- **Written task**:
From the line that holds "Is [378,263] here" down to the last line of the listing below, reproduce each line exactly and nothing more, omitting pictures.

Data extracted from a collection
▼
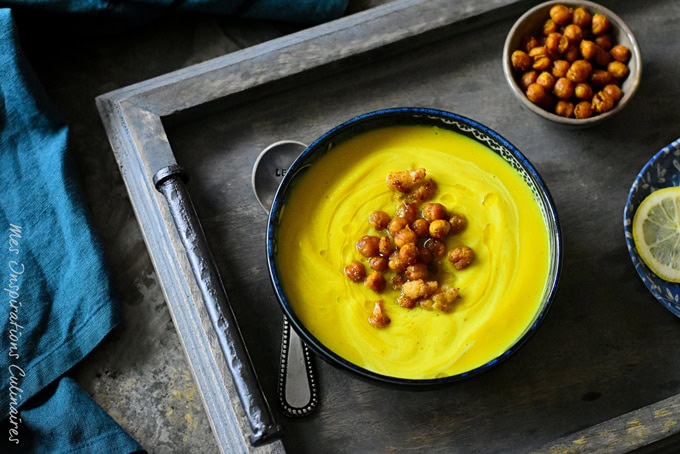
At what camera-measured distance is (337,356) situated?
1.23 meters

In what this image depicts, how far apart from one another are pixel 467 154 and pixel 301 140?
0.33 meters

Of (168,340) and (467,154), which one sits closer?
(467,154)

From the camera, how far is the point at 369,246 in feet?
4.22

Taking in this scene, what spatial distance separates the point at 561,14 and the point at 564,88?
0.15 meters

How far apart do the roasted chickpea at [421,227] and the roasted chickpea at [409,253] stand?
0.03 metres

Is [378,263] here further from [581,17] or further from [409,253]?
[581,17]

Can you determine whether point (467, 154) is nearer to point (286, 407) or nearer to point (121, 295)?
point (286, 407)

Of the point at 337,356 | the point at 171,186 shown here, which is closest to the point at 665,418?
the point at 337,356

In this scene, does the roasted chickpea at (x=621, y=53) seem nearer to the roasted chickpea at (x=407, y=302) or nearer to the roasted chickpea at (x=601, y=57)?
the roasted chickpea at (x=601, y=57)

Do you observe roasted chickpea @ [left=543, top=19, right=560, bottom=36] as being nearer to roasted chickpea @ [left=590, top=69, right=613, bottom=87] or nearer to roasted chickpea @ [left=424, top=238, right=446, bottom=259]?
roasted chickpea @ [left=590, top=69, right=613, bottom=87]

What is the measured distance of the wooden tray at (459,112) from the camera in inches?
53.6

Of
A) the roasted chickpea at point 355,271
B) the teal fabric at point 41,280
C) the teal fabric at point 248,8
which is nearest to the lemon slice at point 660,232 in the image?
the roasted chickpea at point 355,271

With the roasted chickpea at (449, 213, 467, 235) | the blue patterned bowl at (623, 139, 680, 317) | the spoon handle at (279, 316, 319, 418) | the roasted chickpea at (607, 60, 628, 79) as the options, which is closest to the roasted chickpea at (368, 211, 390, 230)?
the roasted chickpea at (449, 213, 467, 235)

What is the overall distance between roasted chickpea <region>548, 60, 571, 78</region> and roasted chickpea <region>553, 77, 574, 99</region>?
0.01 metres
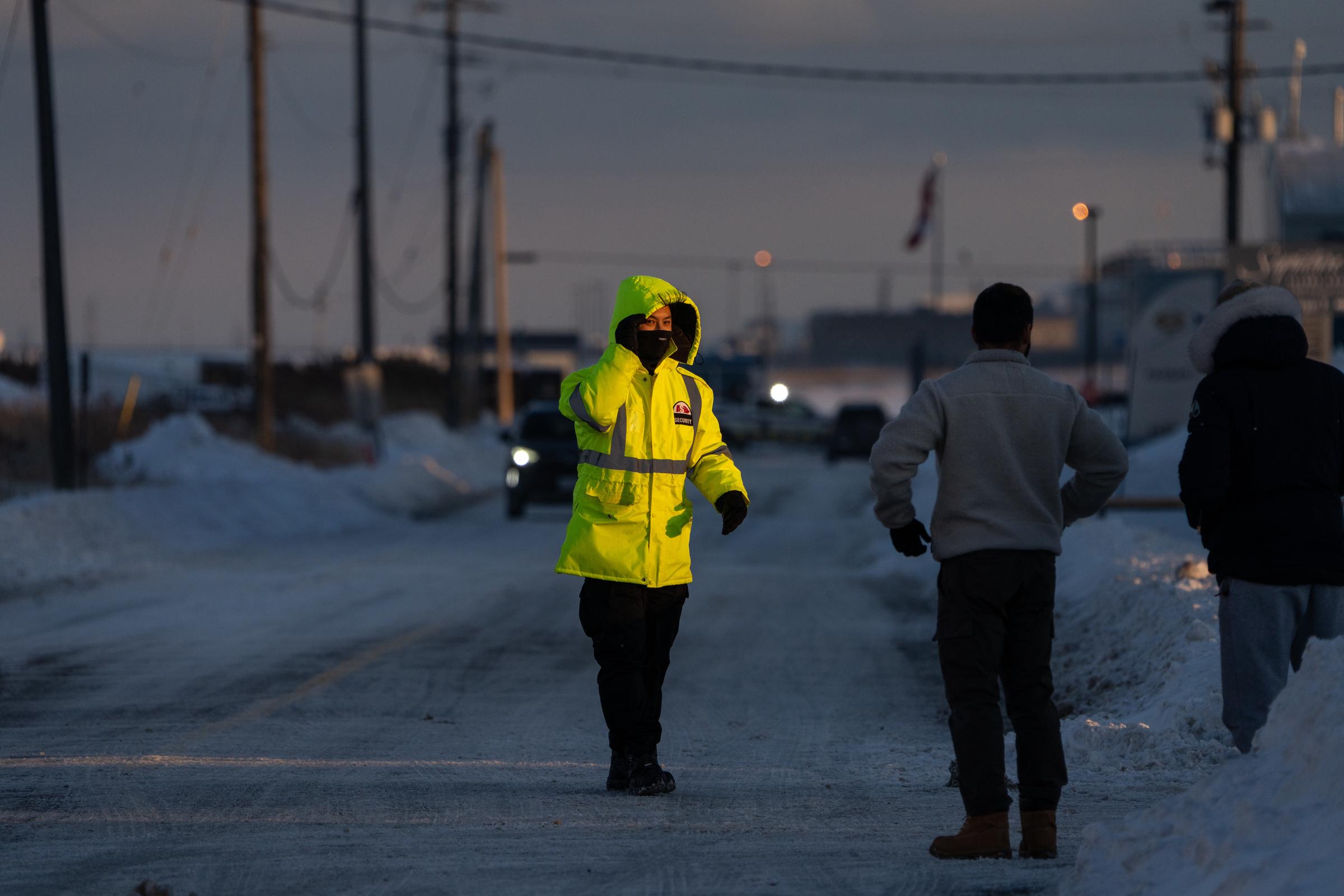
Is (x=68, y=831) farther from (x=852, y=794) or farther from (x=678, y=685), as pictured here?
(x=678, y=685)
▲
- **Solved problem**:
Is [378,263] here further from [581,17] or further from [409,253]?
[581,17]

Can you determine whether point (467, 154) is nearer to point (286, 407) or nearer to point (121, 295)?
point (286, 407)

Of the point at 337,356 | the point at 171,186 shown here, which is closest to the point at 665,418?
the point at 337,356

In this scene, does the roasted chickpea at (x=621, y=53) seem nearer to the roasted chickpea at (x=407, y=302) or nearer to the roasted chickpea at (x=601, y=57)?
the roasted chickpea at (x=601, y=57)

Do you observe roasted chickpea @ [left=543, top=19, right=560, bottom=36] as being nearer to roasted chickpea @ [left=590, top=69, right=613, bottom=87] or nearer to roasted chickpea @ [left=424, top=238, right=446, bottom=259]?
roasted chickpea @ [left=590, top=69, right=613, bottom=87]

What is the measured distance of the wooden tray at (459,112) from the camera in inches?
53.6

Of
A) the roasted chickpea at point 355,271
B) the teal fabric at point 41,280
C) the teal fabric at point 248,8
which is nearest to the lemon slice at point 660,232 in the image?
the roasted chickpea at point 355,271

With the roasted chickpea at (449, 213, 467, 235) | the blue patterned bowl at (623, 139, 680, 317) | the spoon handle at (279, 316, 319, 418) | the roasted chickpea at (607, 60, 628, 79) as the options, which is closest to the roasted chickpea at (368, 211, 390, 230)?
the roasted chickpea at (449, 213, 467, 235)

What is the overall distance between roasted chickpea <region>548, 60, 571, 78</region> and roasted chickpea <region>553, 77, 574, 99</region>?
0.01 metres
Is (x=68, y=831) farther from (x=852, y=794) or farther from (x=678, y=685), as pictured here?
(x=678, y=685)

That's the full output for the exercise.